Si dans les trois cas les motivations sont différentes, les bébés nés à l’hôtel, à la clinique chinoise ou simplement en sol américain reçoivent en prime la nationalité américaine. Les États-Unis sont le seul pays, à l’exception du Canada, qui offre la citoyenneté automatiquement à la naissance en son sol. Le 14e amendement de la constitution américaine, ratifiée après la guerre civile, stipule que tous les esclaves libérés et leur descendance sont des citoyens américains, rapporte la chaîne NBC.

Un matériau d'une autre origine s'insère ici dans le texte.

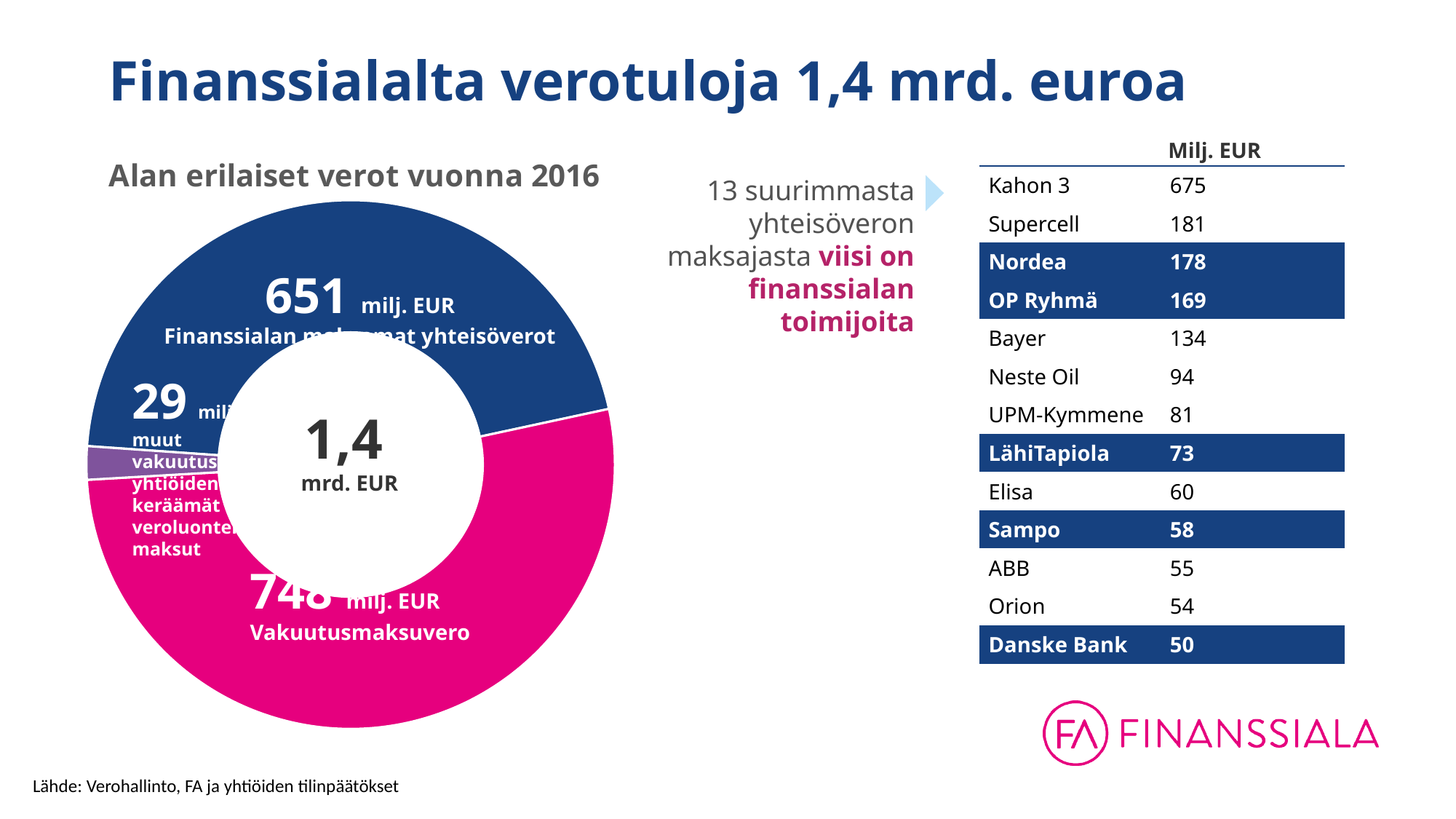
In the pie chart, what is the value for Vakuutusmaksuvero? 748 milj. EUR Which slice of the pie chart is the smallest? Muut vakuutusyhtiöiden keräämät veroluonteiset maksut In the pie chart, what is the value for muut vakuutusyhtiöiden keräämät veroluonteiset maksut? 29 milj. EUR What kind of chart is shown on the left of the slide under 'Alan erilaiset verot vuonna 2016'? Doughnut chart In the pie chart, which is larger: Vakuutusmaksuvero or Finanssialan maksamat yhteisöverot? Vakuutusmaksuvero How many slices does the pie chart have? 3 Which slice of the pie chart is the largest? Vakuutusmaksuvero In the pie chart, what is the value for Finanssialan maksamat yhteisöverot? 651 milj. EUR What colour is the Vakuutusmaksuvero slice in the pie chart? Pink (magenta) What total is shown in the centre of the pie chart? 1,4 mrd. EUR What is the title of the pie chart? Alan erilaiset verot vuonna 2016 In the pie chart, how much larger is Vakuutusmaksuvero than Finanssialan maksamat yhteisöverot? 97 milj. EUR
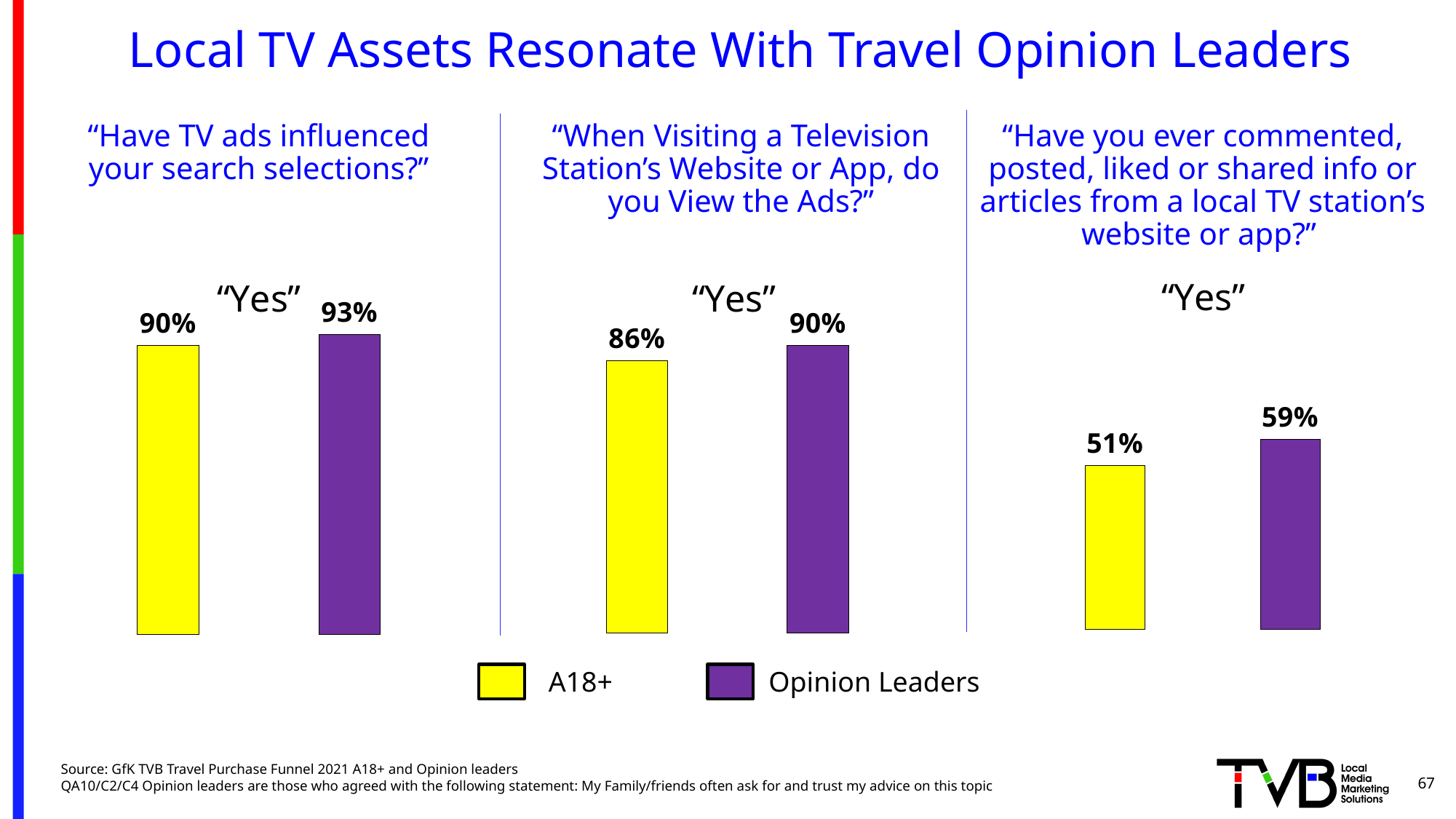
In the middle chart ("When Visiting a Television Station's Website or App, do you View the Ads?"), what is the value for A18+? 86% In the left chart ("Have TV ads influenced your search selections?"), what percentage of Opinion Leaders answered "Yes"? 93% What type of chart is used on this slide? Bar chart In the middle chart ("When Visiting a Television Station's Website or App, do you View the Ads?"), which group has the higher value, A18+ or Opinion Leaders? Opinion Leaders In the left chart ("Have TV ads influenced your search selections?"), what percentage of A18+ answered "Yes"? 90% In the right chart ("Have you ever commented, posted, liked or shared..."), what is the difference in percentage points between Opinion Leaders and A18+? 8 percentage points In the right chart ("Have you ever commented, posted, liked or shared info or articles from a local TV station's website or app?"), what is the value for A18+? 51% Which colour represents Opinion Leaders in the legend? Purple How many series does the legend list? 2 In the left chart ("Have TV ads influenced your search selections?"), what is the difference in percentage points between Opinion Leaders and A18+? 3 percentage points In the middle chart ("When Visiting a Television Station's Website or App, do you View the Ads?"), what is the value for Opinion Leaders? 90% In the right chart ("Have you ever commented, posted, liked or shared info or articles from a local TV station's website or app?"), what is the value for Opinion Leaders? 59%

Le nombre de bébés nés aux États-Unis de parents qui voulaient que leur enfant ait la citoyenneté américaine se chiffre à 36 000 pour l’année 2015, d’après le Daily Mail du Royaume-Uni.
Accident
Vous êtes enceinte, mais l’accouchement est prévu dans quelques mois. Vous décidez donc d’aller passer une longue fin de semaine à New York, mieux encore vous séjournez une semaine dans les Caraïbes en faisant escale aux États-Unis. Soudain, vous accouchez de façon prématurée en sol américain. Vos assurances vous sauvent d’une facture salée et votre bébé reçoit en bonus la nationalité américaine. De retour à la maison, vous êtes loin de vous douter que l’avenir de votre enfant est hypothéqué.

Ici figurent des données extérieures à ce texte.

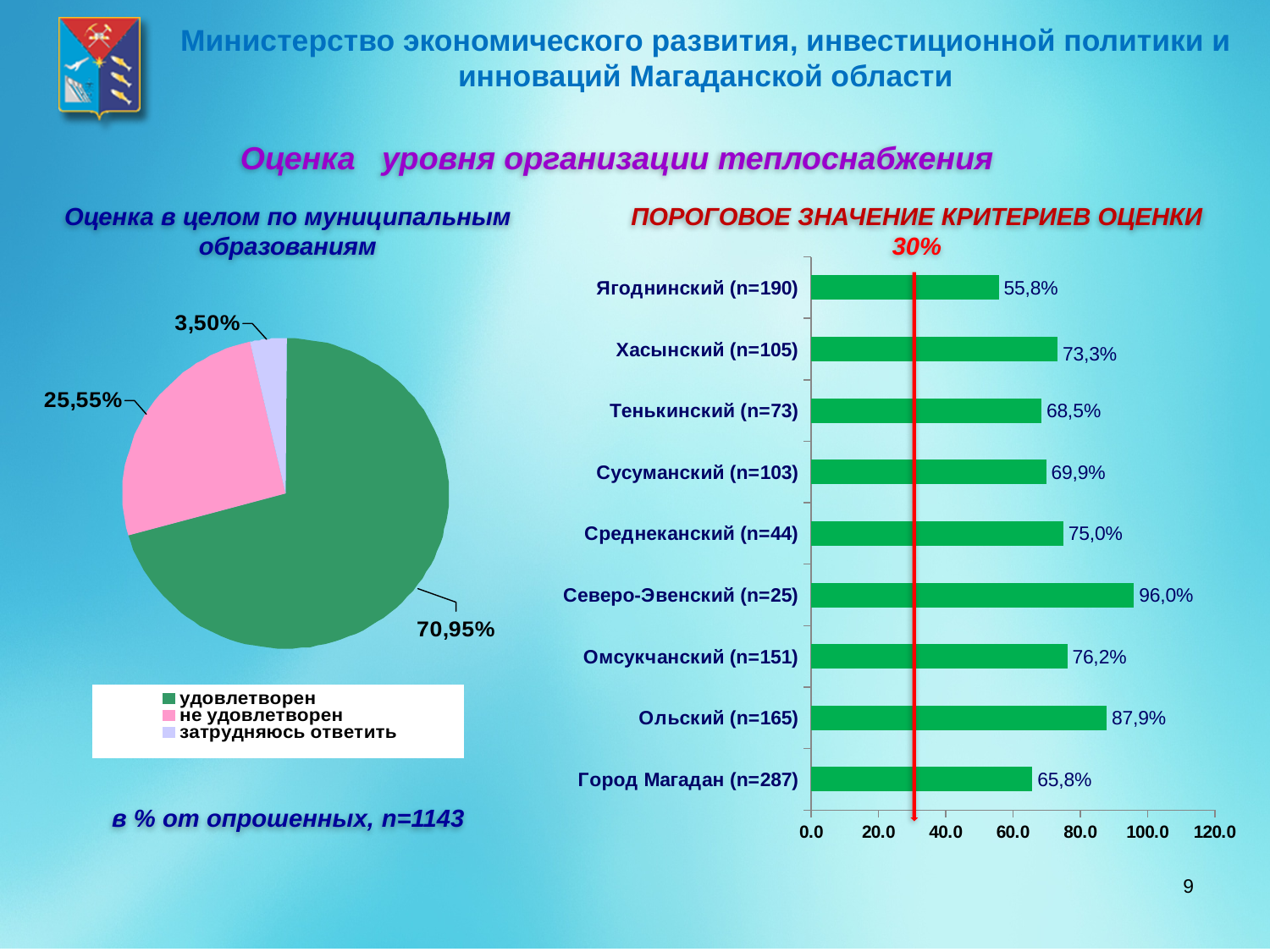
In the pie chart on the left, what share of respondents answered "удовлетворен"? 70,95% In the pie chart on the left, which category has the smallest slice? затрудняюсь ответить In the bar chart on the right, which municipality has the lowest value? Ягоднинский (n=190) In the bar chart on the right, which is larger: the value for Хасынский (n=105) or Тенькинский (n=73)? Хасынский (n=105) In the bar chart on the right, what is the difference between the values for Ольский (n=165) and Ягоднинский (n=190)? 32,1% What type of chart is shown on the right side of the slide? bar chart In the bar chart on the right, what is the value for Северо-Эвенский (n=25)? 96,0% In the pie chart on the left, what share of respondents answered "затрудняюсь ответить"? 3,50% In the pie chart on the left, how many categories does the legend list? 3 In the bar chart on the right, which municipality has the highest value? Северо-Эвенский (n=25) In the bar chart on the right, what is the value for Город Магадан (n=287)? 65,8% In the bar chart on the right, how many municipalities are shown? 9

Votre enfant va éventuellement figurer sur la liste des « US Persons ». Avec le Foreign Account Tax Compliance Act (Fatca), Washington exige des banques à travers le monde qu’elles lui fournissent la liste en question, sous peine de recevoir une amende de 30 % sur tous leurs flux financiers provenant des États-Unis, c’est-à-dire la plupart des transactions internationales s’effectuant en dollars US, transitant forcément par le sol américain. En fait, le Fatca vise les citoyens américains par naissance disposant de comptes qui dépassent au total 50 000 $ US.
La Suisse, la France et d’autres pays européens se sont conformés au Fatca, en signant une convention avec les États-Unis de non double imposition. L’Internal Revenue Service (IRS) applique les règles nationales à tous ses citoyens. Un citoyen avec la double nationalité, un Américain qui vit en France par exemple, n’est pas doublement imposé par les États-Unis et la France. Par contre, il doit faire une déclaration à l’IRS en vertu de la convention fiscale bilatérale de 1994. Si, selon la loi américaine, son impôt est plus important, il doit acquitter à l’IRS la différence entre ce qu’il a versé en France et ce qu’il aurait dû payer aux États-Unis.
Avec les mesures protectionnistes du président Donald Trump, les citoyens américains par défaut vont-ils être exemptés des frais estimés à 20 000 $ US pour renoncer à la nationalité américaine?
Le décret permettant de bloquer l’accès aux États-Unis aux citoyens de l’Iran, de la Libye, du Soudan, de la Somalie, de la Syrie et du Yémen au cours des 90 prochains jours, signé par le président américain le 28 janvier, s’avère être le pendant radical du Foreign Corrupt Practices Act (FCPA), une série de lois appliquées aux entreprises étrangères criminalisant en infligeant des amendes le commerce avec les États sous embargo américain, rapporte le Monde diplomatique.
Le nouveau président protectionniste va-t-il renoncer à ces amendes colossales?